Los voceros consultados por LA NACIÓN explicaron que al poco tiempo se presentaron ante la Ufecri representantes de Frávega, Musimundo y Garbarino para pedir colaboración a la Justicia por una serie de robos que habían sufrido en diferentes locales. La Secretaría de Investigación Penal (SIPE) comenzó una investigación para intentar identificar a los sospechosos que habían quedado registrados en las filmaciones de las cámaras de seguridad de los establecimientos.

Los investigadores de la SIPE comenzaron a analizar los videos de los robos de todos los locales asaltados y advirtieron que en la mayoría, además de repetirse el modus operandi, coincidían las fisonomías de los protagonistas. Se abocaron a ponerles nombre y apellido a los delincuentes que se veían en las filmaciones.

A partir de las grabaciones analizadas, los detectives judiciales comenzaron a hacer un entrecruzamiento de causas y de informaciones sobre bandas ya identificadas dedicadas al robo de comercios.

En la fiscalía de distrito de Núñez-Saavedra, también a cargo de Campagnoli, varios de los sospechosos estaban identificados en otras investigaciones penales.

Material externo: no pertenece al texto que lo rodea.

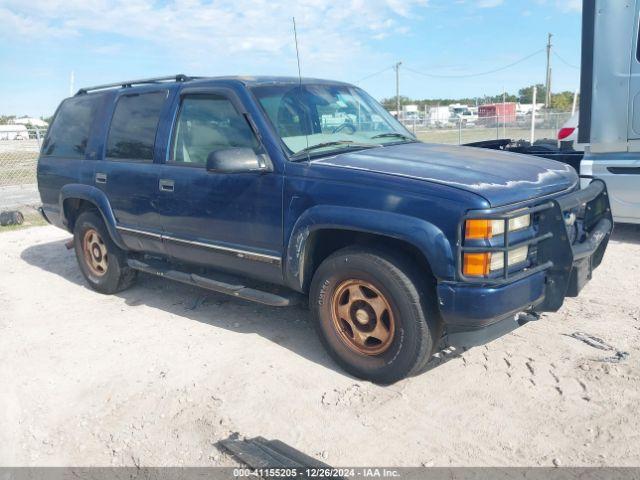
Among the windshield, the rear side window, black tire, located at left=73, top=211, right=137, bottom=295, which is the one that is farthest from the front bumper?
the rear side window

“Las imágenes e identidades quedaron corroboradas con fotografías de las redes sociales, datos oficiales del Registro Nacional de las Personas (Renaper) y distintas filmaciones”, explicaron fuentes del caso.

Además de capturar a Acosta, los investigadores intentan identificar a uno de los delincuentes que aparece registrado en varios robos, pero al que, hasta el momento, no lograron encontrar en sus bases de datos. Por ahora lo llaman “NN Barbita”.

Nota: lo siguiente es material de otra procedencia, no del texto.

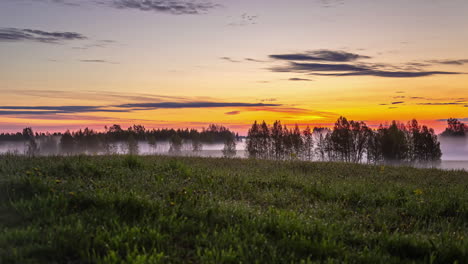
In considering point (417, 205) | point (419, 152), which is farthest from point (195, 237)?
point (419, 152)

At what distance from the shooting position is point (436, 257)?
581 centimetres

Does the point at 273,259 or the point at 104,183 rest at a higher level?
the point at 104,183

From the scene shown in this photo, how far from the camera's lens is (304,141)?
108 metres

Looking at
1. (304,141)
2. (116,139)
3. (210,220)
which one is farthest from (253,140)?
(210,220)

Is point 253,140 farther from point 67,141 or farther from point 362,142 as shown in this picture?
point 67,141

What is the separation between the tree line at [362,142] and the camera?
269 ft

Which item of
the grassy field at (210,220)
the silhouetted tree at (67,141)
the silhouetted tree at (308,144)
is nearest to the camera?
the grassy field at (210,220)

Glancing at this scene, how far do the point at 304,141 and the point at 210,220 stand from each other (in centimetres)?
10370

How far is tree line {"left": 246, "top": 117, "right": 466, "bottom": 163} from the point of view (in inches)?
3226

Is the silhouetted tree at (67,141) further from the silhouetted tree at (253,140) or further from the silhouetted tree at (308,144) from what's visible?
the silhouetted tree at (308,144)

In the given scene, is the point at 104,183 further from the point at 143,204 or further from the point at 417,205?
the point at 417,205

Seguidillas y repeticiones

Algunos locales, como por ejemplo la sucursal de Frávega situada en avenida Rivadavia al 6400, en el corazón del centro comercial a cielo abierto de Flores, fueron asaltados más de una vez. Los delincuentes armados irrumpían, reducían a empleados y clientes y se dirigían directamente al depósito para alzarse con la mayor cantidad de teléfonos y artículos electrónicos de alta tecnología.

Ponían el botín en bolsas de residuos grandes, como las que se usan en los consorcios de edificios, y después subían a una camioneta utilitaria que los esperaba en la puerta.

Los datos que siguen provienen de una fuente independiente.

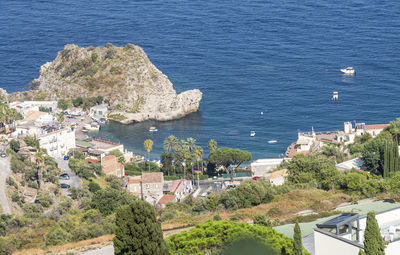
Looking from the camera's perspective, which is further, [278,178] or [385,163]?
[278,178]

Los delincuentes actuaban a cara descubierta, pero casi siempre llevaban encajadas gorras con visera para ocultar un poco su fisonomía, en especial, ante la posibilidad de ser filmados desde una posición superior por los dispositivos de videovigilancia de los locales.

El robo del iPoint de Unicenter, dedicado a los distintos equipos de Apple, ocurrió el 9 de septiembre pasado. Tres delincuentes se llevaron 100 iPhones y un cuarto de millón de pesos. Escaparon en un Ford Focus blanco. La investigación de ese caso quedó a cargo de la fiscal de Martínez María Paula Hertig.

El 2 de octubre pasado, con la información aportada por la SIPE, la fiscal Hertig y detectives de la Delegación Departamental de Investigaciones (DDI) de San Isidro llevaron adelante una serie de allanamientos y detuvieron a tres sospechosos, entre ellos, Tapia y Campos. Según informaron fuentes policiales, en los procedimientos se secuestraron un iPad, 12 teléfonos celulares, zapatillas de diferentes marcas, 900 dólares y 72.815 pesos.